Pour la Coalition solidarité santé, les gouvernements qui se sont succédé depuis 30 ans partagent tous une part de responsabilité dans la situation actuelle. Ils ont tous contribué à fragiliser le réseau public, à fragmenter les services et à affaiblir le communautaire tout en mettant en place des conditions favorables à l’expansion du secteur privé. La coalition estime qu’un changement de cap s’impose, une vision largement partagée par la population.

« Depuis 30 ans, des politiciens se font élire en promettant de sauver le réseau public, mais à peine quelques années plus tard, ils laissent derrière eux un système encore plus mal en point, dénonce Hugo Vaillancourt, président de la Coalition Solidarité santé. Nous leur disons : les réformes placebo et les compressions toxiques, c’est assez ! Foutez la paix à celles et ceux qui tiennent ce réseau à bout de bras et donnez-leur donc les moyens d’accomplir leur travail pour une fois.
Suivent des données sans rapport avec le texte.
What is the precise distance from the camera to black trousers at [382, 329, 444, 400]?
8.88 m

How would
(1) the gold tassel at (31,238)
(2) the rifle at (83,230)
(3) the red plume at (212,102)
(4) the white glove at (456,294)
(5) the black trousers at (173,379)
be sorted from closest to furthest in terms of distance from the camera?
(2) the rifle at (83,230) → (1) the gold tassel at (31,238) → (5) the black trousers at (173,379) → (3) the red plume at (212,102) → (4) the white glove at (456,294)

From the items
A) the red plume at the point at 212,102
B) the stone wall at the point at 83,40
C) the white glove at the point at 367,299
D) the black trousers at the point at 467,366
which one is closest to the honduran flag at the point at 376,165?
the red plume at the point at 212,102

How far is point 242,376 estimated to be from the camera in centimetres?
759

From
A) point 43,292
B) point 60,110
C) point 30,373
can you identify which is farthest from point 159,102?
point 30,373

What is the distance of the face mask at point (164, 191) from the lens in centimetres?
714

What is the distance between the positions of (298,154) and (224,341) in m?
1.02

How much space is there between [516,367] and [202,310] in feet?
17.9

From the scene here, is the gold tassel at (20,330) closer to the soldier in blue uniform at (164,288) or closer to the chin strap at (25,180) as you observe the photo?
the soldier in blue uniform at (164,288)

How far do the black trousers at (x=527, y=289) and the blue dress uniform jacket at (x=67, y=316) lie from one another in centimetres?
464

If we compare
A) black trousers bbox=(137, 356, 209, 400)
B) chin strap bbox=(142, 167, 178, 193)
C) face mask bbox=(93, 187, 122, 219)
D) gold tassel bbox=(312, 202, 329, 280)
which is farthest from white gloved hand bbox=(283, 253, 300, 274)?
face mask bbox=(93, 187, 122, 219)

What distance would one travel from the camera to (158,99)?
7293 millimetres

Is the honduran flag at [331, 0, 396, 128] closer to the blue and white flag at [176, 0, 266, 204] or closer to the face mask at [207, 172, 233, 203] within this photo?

Ça, ce serait un changement ! »

Pour appuyer ses revendications en faveur du renforcement du réseau public, la coalition a produit des tracts relatant certains constats réalisés par la firme de sondage Léger en décembre 2025. Par exemple :

  • 69 % des Québécoises et des Québécois s’opposent à l’idée de payer.
  • Une majorité considère que la santé ne doit pas être une source de profits.
  • Une personne sur quatre a éprouvé de la difficulté à accéder à un soin nécessaire. Un quart de ces personnes n’a jamais reçu de soins. 15 % d’entre elles estiment que leur état de santé s’est aggravé par manque d’accès.
  • 68 % voient en Santé Québec un monstre bureaucratique inefficace et 63 % croient que ses gestionnaires sont trop éloignés des véritables besoins sur le terrain.
  • 72 % des répondantes et répondants n’ont pas confiance envers les compagnies étrangères pour gérer les systèmes informatiques du réseau. Pourtant, l’État s’est placé en position de dépendance face à cinq grands géants américains du numérique.
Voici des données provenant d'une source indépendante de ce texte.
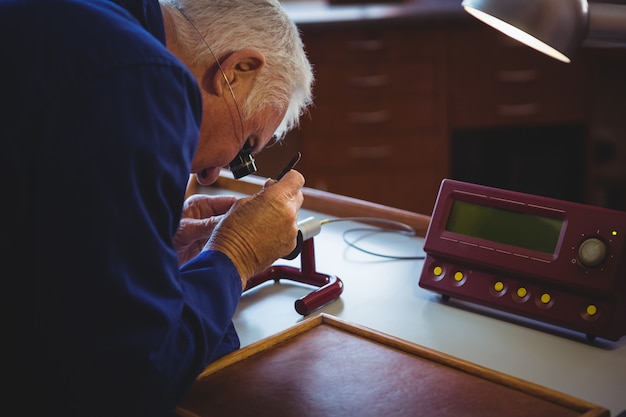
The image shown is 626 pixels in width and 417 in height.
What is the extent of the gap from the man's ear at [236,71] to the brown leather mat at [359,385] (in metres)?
0.35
Pour la Coalition solidarité santé, ce coup de sonde démontre que les gouvernements des 30 dernières années ne se sont pas attardés aux enjeux qui préoccupent véritablement la population. Bref, de réforme en réforme, ils ont refusé de s’attaquer à l’essentiel : financer les services et les soins adéquatement et assurer leur universalité sur tout le territoire. C’est pourtant ça la priorité des Québécoises et des Québécois.

À propos
La Coalition solidarité santé est un regroupement d’organisations communautaires, syndicales et citoyennes qui défend les principes de base de notre système de santé : gratuité, accessibilité, universalité et intégralité.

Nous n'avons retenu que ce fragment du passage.